Records for the task:
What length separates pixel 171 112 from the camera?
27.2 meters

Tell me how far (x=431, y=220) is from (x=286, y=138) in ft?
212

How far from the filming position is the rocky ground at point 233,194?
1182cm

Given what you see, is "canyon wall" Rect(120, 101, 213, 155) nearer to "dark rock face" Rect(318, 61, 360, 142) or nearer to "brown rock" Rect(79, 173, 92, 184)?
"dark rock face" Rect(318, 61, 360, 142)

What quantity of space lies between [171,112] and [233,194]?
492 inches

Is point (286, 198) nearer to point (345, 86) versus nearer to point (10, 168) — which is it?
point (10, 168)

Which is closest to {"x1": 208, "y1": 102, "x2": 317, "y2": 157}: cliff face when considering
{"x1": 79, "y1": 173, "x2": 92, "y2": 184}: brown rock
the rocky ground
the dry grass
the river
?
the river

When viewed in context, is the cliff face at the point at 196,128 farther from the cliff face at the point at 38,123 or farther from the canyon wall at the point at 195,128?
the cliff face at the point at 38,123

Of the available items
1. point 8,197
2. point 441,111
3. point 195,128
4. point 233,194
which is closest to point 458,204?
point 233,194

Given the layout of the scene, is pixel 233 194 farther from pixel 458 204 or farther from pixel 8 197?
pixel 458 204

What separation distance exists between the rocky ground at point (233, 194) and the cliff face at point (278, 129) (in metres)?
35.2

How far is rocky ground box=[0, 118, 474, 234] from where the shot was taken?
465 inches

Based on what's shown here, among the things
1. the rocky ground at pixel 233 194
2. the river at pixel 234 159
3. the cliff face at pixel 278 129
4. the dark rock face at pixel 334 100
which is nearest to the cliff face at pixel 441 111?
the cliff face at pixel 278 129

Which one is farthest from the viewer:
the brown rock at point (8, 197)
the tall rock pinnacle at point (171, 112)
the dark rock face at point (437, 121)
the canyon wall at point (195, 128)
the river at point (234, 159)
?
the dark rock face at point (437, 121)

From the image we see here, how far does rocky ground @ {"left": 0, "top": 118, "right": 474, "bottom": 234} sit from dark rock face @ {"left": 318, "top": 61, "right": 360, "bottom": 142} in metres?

What you have to do: Rewrite the listing with each "canyon wall" changed to "gorge wall", keeping everything else the same.

Reply to the task:
What length separates pixel 171 112 from the camera?
27.2 meters

Tell me how far (x=431, y=220) is from (x=286, y=138) in ft?
212

How far from the filming position is the rocky ground at point 233,194?
1182cm

Given what you see, is "gorge wall" Rect(120, 101, 213, 155) nearer to "dark rock face" Rect(318, 61, 360, 142) or nearer to "brown rock" Rect(79, 173, 92, 184)?
"dark rock face" Rect(318, 61, 360, 142)

What quantity of space lies between [171,112] and [233,194]?
492 inches

Is point (286, 198) nearer to point (345, 86) versus nearer to point (10, 168) — which is it?
point (10, 168)

Which is closest to {"x1": 208, "y1": 102, "x2": 317, "y2": 157}: cliff face when considering
{"x1": 79, "y1": 173, "x2": 92, "y2": 184}: brown rock
the rocky ground
the dry grass
the river
?
the river

When viewed in context, is the cliff face at the point at 196,128 farther from the cliff face at the point at 38,123 or farther from the gorge wall at the point at 195,128?
the cliff face at the point at 38,123

Of the available items
1. point 8,197
2. point 441,111
3. point 195,128
4. point 233,194
which is closest to point 458,204?
point 233,194

Given the layout of the scene, is pixel 233 194 farther from pixel 458 204 or farther from pixel 8 197?
pixel 458 204

What separation distance exists between the rocky ground at point (233, 194) and the cliff face at point (278, 129) (in metres)?
35.2

How far is rocky ground box=[0, 118, 474, 234] from where the shot was taken?
465 inches

Based on what's shown here, among the things
1. the rocky ground at pixel 233 194
2. the river at pixel 234 159
3. the cliff face at pixel 278 129
4. the dark rock face at pixel 334 100
which is nearest to the cliff face at pixel 441 111?
the cliff face at pixel 278 129

Which one is farthest from the viewer:
the brown rock at point (8, 197)
the tall rock pinnacle at point (171, 112)
the dark rock face at point (437, 121)
the gorge wall at point (195, 128)
the river at point (234, 159)
?
the dark rock face at point (437, 121)

From the image we see here, how far does rocky ground @ {"left": 0, "top": 118, "right": 474, "bottom": 234} sit from dark rock face @ {"left": 318, "top": 61, "right": 360, "bottom": 142} in metres?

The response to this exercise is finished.